Posted by Cobalt | Posted in , , | Posted on 7:49 AM


Rating: 4.5/5 stars.

I adore A.S. Byatt more than I can coherently explain. Or at least I've loved the two books of hers that I've read so far, Possession and The Children's Book. I picked up my copy of Possession in a creaky little used bookstore in Norwich, England, and my memory of that February will be forever tinged with the flavor of that particular story -- the delicious combination of scholarly mystery, intertwining histories and rich prose that kept me reading long into the cold English nights.

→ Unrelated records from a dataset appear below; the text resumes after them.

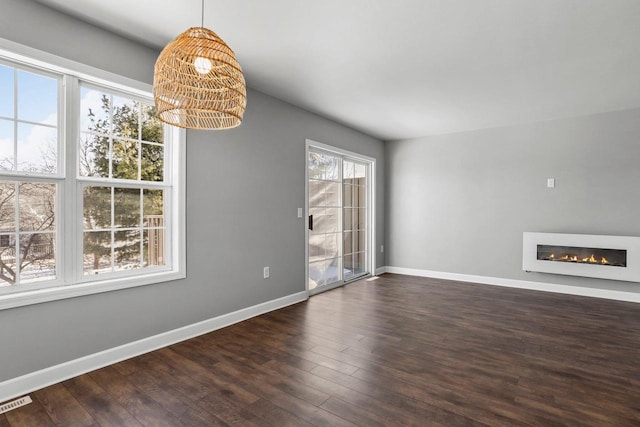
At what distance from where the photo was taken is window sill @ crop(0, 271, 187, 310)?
7.08 feet

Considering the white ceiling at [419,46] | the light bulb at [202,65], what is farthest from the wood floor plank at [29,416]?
the white ceiling at [419,46]

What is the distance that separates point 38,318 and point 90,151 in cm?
125

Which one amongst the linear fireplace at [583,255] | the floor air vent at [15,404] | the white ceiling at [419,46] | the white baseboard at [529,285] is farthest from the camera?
the white baseboard at [529,285]

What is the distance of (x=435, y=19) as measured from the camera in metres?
2.43

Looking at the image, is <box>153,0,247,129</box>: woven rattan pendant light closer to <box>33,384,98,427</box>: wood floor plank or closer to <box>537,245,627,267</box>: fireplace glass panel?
<box>33,384,98,427</box>: wood floor plank

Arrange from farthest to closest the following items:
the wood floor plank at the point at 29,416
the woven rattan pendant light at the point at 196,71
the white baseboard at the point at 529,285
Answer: the white baseboard at the point at 529,285 < the wood floor plank at the point at 29,416 < the woven rattan pendant light at the point at 196,71

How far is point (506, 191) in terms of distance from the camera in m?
5.29

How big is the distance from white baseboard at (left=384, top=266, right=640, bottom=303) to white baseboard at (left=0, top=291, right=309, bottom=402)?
3.38 metres

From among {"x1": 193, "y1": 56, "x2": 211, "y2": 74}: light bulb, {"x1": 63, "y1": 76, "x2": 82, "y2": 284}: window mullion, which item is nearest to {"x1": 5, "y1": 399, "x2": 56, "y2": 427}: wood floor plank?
{"x1": 63, "y1": 76, "x2": 82, "y2": 284}: window mullion

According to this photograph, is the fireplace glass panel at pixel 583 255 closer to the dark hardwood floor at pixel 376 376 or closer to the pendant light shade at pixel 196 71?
the dark hardwood floor at pixel 376 376

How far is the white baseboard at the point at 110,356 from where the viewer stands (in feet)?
7.07

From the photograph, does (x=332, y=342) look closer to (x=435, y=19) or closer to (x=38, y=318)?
(x=38, y=318)

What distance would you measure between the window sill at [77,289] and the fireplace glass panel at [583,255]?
16.6 ft

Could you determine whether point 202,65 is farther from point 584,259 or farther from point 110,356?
point 584,259
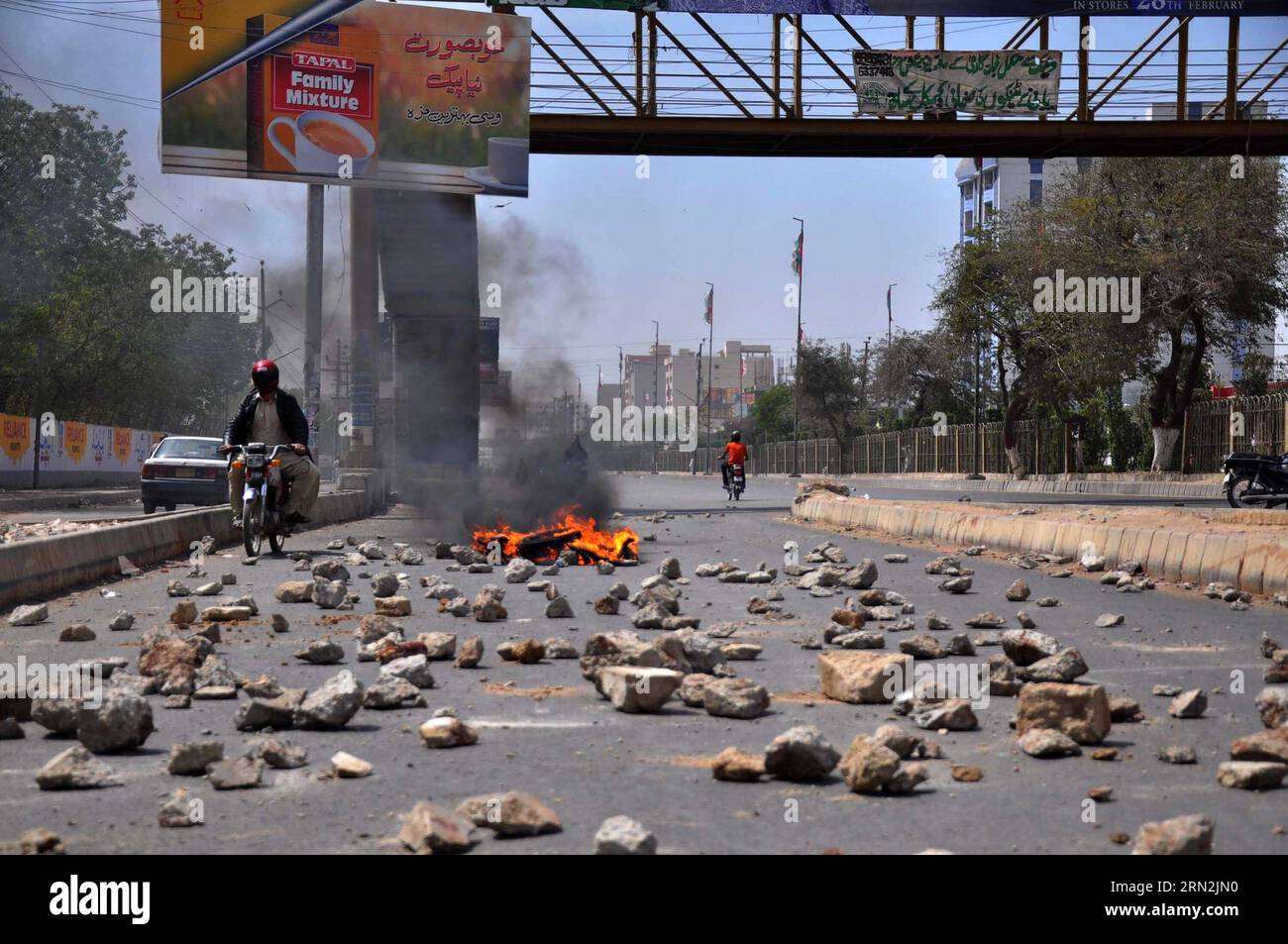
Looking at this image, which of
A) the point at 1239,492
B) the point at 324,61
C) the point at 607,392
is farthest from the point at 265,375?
the point at 607,392

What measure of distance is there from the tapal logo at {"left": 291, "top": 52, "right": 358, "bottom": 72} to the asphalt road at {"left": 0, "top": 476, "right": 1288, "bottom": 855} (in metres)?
19.4

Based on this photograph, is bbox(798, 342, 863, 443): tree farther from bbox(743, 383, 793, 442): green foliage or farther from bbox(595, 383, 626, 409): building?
bbox(595, 383, 626, 409): building

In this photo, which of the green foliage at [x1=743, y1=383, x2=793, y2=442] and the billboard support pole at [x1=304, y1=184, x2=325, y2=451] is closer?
the billboard support pole at [x1=304, y1=184, x2=325, y2=451]

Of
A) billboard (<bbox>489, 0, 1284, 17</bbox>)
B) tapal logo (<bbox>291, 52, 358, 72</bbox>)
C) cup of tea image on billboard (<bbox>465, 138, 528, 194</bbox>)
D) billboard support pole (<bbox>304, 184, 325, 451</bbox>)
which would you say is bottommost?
billboard support pole (<bbox>304, 184, 325, 451</bbox>)

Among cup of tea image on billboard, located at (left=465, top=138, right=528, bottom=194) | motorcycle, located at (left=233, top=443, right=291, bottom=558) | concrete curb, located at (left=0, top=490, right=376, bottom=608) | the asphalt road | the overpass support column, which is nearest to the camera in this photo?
the asphalt road

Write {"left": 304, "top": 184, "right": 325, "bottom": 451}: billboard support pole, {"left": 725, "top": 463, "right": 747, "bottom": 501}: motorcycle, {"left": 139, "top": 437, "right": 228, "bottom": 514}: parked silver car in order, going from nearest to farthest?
{"left": 139, "top": 437, "right": 228, "bottom": 514}: parked silver car, {"left": 304, "top": 184, "right": 325, "bottom": 451}: billboard support pole, {"left": 725, "top": 463, "right": 747, "bottom": 501}: motorcycle

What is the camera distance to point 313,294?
81.9 feet

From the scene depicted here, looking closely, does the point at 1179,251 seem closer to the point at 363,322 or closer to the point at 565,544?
the point at 363,322

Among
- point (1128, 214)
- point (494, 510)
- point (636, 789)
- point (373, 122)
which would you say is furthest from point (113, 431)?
point (636, 789)

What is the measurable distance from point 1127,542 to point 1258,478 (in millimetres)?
11889

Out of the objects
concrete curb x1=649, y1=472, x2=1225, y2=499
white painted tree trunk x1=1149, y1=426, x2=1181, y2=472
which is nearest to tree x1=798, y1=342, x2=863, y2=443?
concrete curb x1=649, y1=472, x2=1225, y2=499

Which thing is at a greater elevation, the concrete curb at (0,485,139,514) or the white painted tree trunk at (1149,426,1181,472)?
the white painted tree trunk at (1149,426,1181,472)

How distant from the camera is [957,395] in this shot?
7375cm
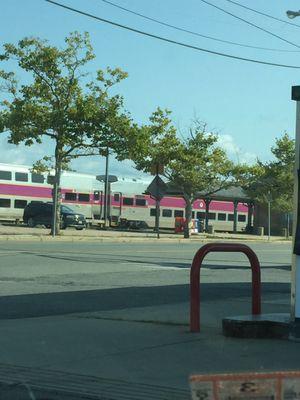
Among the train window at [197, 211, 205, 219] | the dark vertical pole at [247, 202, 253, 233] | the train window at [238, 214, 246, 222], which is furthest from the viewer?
the train window at [238, 214, 246, 222]

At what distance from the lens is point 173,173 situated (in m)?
43.3

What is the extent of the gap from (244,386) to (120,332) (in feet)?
17.6

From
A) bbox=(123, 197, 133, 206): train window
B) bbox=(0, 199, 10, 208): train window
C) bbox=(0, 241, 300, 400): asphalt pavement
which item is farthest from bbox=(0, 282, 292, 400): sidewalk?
bbox=(123, 197, 133, 206): train window

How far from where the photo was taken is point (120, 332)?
28.4ft

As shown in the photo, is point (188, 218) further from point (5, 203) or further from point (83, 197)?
point (5, 203)

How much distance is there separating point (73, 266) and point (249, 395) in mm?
14408

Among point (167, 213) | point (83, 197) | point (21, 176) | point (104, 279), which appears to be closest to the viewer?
point (104, 279)

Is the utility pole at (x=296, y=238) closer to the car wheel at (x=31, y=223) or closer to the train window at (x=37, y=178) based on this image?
the car wheel at (x=31, y=223)

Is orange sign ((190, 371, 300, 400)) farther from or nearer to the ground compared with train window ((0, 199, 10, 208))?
nearer to the ground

It's the language that does it for me; Byatt has a style that reads almost like poetry, and she can weave such an intricate tapestry that it reminds me of standing in a restored music room in the Victoria & Albert museum, transported by the gleaming surfaces as much as the weight of history beneath them. Incidentally, The Children's Book features the V&A almost as another character itself; it's set during the end of the nineteenth century, straddling the end of Victoria's reign and the transition to the Edwardian era.

The book begins in the museum, with two boys spying on another at work sketching an artifact -- but it rapidly expands to encompass the trials and drama of several large, interconnected families who are all caught up in the shifting social, artistic, political and religious currents of the times. Normally I don't like sprawling epic family works -- it's hard to keep the characters straight, for one thing -- but Byatt caught me in a web of fairy myth and secrets that kept me reading until far too late at night (again).

I can see where people could argue that the book is too long; there are many passages that feel like long, elaborate exercises in stage setting, more like a study of Victorian England than any plot development -- but since I've always been interested in this time period, it felt like a pleasant diversion instead of a chore. Plus, I was learning a lot -- I had no idea that the suffrage movements in England were so viciously, frantically violent. This wasn't a bunch of ladies in ruffles complaining over tea; marching down the street, smashing shop windows, and oh yes, blowing up houses all made the agenda. And the government response was no less extreme, force-feedings and brutal beatings...with the added strain of class conflict and the looming aggressions of World War I, it must have felt like the world was shaking apart.

Which is probably why children's stories and fairy tales suddenly became popular, as people took refuge from an increasingly chaotic world in creations of fantasy. Not that fairy tales were all fun and games; these are the ancient, shadowed myths that the Brothers Grimm found, not the sanitized pastel-colored romps on most children's shelves today. This world is disturbing and odd, but there are rules here, and something about the stories touches deeper in our consciousness -- Byatt's exploration of myth and fantasy seized my interest as much as her characters' struggles, if not more so.

I could go on (and on), but at some point the rambling must end, so I'll sign off for now with a sigh for my lost bed partner. Even if this means I should be getting more sleep.